▶ **DATA FOR THIS EXERCISE**:
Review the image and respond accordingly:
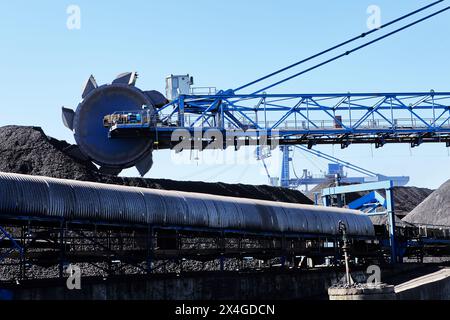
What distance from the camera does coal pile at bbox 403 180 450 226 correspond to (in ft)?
199

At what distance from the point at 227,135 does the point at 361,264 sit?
1479 cm

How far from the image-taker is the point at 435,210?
6272cm

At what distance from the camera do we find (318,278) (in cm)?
2755

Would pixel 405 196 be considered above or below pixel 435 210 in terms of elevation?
above

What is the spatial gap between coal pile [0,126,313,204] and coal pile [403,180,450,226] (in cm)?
2029

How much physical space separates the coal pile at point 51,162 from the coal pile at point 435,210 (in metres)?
20.3

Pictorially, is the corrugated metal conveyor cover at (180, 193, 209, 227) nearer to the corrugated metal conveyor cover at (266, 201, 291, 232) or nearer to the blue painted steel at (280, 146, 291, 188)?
the corrugated metal conveyor cover at (266, 201, 291, 232)

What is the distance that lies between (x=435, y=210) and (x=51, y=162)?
3700 centimetres

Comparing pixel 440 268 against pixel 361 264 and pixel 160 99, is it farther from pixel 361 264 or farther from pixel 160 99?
pixel 160 99

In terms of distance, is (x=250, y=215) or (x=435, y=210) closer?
(x=250, y=215)

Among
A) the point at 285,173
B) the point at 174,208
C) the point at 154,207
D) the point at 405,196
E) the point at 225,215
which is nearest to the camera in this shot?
→ the point at 154,207

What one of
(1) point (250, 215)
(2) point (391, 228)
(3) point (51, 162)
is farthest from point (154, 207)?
(3) point (51, 162)

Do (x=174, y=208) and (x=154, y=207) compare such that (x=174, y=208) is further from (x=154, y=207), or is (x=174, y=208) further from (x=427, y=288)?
(x=427, y=288)
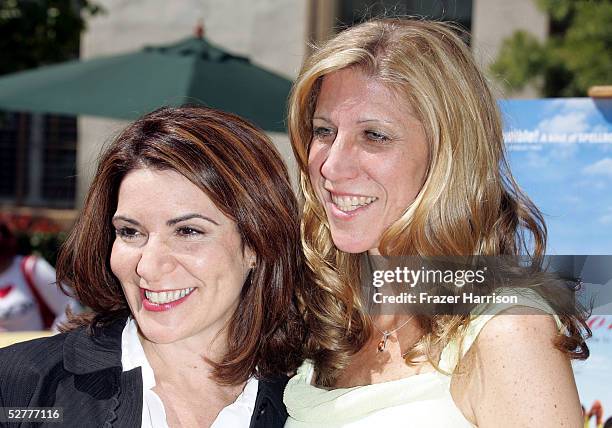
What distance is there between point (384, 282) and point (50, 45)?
5286 mm

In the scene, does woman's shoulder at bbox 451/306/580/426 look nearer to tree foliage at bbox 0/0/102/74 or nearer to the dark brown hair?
the dark brown hair

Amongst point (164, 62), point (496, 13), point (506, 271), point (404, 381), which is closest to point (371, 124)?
point (506, 271)

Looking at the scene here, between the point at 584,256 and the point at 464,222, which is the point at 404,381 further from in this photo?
the point at 584,256

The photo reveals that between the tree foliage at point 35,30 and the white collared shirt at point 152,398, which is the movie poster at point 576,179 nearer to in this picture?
the white collared shirt at point 152,398

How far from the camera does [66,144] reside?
1095cm

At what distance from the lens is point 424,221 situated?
2.11 metres

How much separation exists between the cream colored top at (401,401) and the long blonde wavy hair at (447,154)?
55mm

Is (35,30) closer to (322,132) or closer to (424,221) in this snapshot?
A: (322,132)

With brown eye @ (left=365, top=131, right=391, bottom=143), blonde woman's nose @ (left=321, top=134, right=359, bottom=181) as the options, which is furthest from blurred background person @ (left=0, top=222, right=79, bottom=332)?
brown eye @ (left=365, top=131, right=391, bottom=143)

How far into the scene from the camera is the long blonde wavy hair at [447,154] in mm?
2104

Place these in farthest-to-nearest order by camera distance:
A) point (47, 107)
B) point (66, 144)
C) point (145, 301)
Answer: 1. point (66, 144)
2. point (47, 107)
3. point (145, 301)

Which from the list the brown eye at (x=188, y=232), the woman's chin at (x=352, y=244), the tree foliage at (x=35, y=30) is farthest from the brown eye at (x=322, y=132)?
the tree foliage at (x=35, y=30)

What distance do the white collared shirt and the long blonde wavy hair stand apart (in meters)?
0.47

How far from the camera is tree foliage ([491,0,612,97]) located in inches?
248
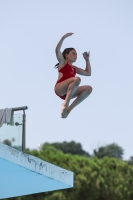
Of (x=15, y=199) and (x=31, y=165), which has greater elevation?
(x=15, y=199)

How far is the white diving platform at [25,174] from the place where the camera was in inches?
463

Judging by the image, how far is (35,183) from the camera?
1332 cm

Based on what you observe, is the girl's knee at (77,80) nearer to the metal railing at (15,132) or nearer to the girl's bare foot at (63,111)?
the girl's bare foot at (63,111)

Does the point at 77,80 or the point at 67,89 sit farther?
the point at 67,89

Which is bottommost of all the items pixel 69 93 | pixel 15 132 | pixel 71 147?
pixel 15 132

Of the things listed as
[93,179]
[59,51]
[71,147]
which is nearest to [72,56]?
[59,51]

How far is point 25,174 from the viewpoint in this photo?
12.5m

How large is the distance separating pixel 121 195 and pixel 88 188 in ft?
7.71

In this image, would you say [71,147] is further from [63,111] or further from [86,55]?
[63,111]

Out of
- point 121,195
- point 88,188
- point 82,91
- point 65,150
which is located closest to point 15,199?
point 88,188

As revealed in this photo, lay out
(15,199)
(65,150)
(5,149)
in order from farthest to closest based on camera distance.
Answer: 1. (65,150)
2. (15,199)
3. (5,149)

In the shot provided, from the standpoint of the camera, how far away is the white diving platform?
1176cm

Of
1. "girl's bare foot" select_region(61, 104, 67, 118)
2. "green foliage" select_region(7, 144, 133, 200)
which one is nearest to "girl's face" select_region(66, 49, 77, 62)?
"girl's bare foot" select_region(61, 104, 67, 118)

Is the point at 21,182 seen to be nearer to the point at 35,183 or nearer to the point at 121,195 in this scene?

▶ **WHAT IS ASKED**: Copy out the lines from the one containing "Looking at the" through the one containing "A: (322,132)", both included, word for word.

▶ **FINISHED TASK**:
Looking at the scene here, between the point at 584,256 and the point at 464,222, which is the point at 404,381 further from in this photo?
the point at 584,256

The photo reveals that between the tree foliage at point 35,30 and the white collared shirt at point 152,398, which is the movie poster at point 576,179 nearer to in this picture?
the white collared shirt at point 152,398

How far from the camera does [66,144] reside?
1095cm

At what distance from the lens is point 424,221 situated?
2.11 metres

How much separation exists between the cream colored top at (401,401) and the long blonde wavy hair at (447,154)?
55mm

Is (35,30) closer to (322,132) or closer to (424,221) in this snapshot?
A: (322,132)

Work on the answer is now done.